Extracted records
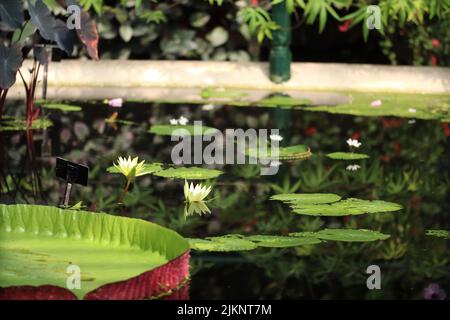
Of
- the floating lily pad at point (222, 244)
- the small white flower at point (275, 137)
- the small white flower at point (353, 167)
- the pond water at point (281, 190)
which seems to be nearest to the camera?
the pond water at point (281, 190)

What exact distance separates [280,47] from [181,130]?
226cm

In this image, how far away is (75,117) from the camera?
...
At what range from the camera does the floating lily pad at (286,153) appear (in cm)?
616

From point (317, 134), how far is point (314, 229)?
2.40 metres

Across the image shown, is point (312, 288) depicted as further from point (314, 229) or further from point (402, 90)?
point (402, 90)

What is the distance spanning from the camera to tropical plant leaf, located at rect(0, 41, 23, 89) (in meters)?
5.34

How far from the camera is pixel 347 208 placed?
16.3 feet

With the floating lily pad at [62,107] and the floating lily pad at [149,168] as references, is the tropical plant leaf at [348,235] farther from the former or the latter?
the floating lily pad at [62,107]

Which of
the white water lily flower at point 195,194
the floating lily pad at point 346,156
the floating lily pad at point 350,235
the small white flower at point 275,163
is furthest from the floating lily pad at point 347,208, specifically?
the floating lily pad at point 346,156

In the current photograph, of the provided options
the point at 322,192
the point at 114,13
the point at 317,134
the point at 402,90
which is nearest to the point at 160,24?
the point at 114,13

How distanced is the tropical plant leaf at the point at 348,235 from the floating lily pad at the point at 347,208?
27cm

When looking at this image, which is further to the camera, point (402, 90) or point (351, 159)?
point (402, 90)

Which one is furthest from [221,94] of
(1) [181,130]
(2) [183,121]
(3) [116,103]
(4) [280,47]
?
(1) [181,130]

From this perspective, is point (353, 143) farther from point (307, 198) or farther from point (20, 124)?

What is being asked – Edit the records starting at the line that contains "When looking at" and ending at the line that contains "From this perspective, is": swap "perspective" for "viewpoint" and leave every other character as it is. Return only those lines.

Result below –
When looking at this image, which is further to the camera, point (402, 90) or point (351, 159)?
point (402, 90)

Which one is furthest from [221,94] of
(1) [181,130]
(2) [183,121]
(3) [116,103]
(4) [280,47]
?
(1) [181,130]

From this viewpoint, is point (353, 143) farther from point (307, 198) or farther from point (20, 124)?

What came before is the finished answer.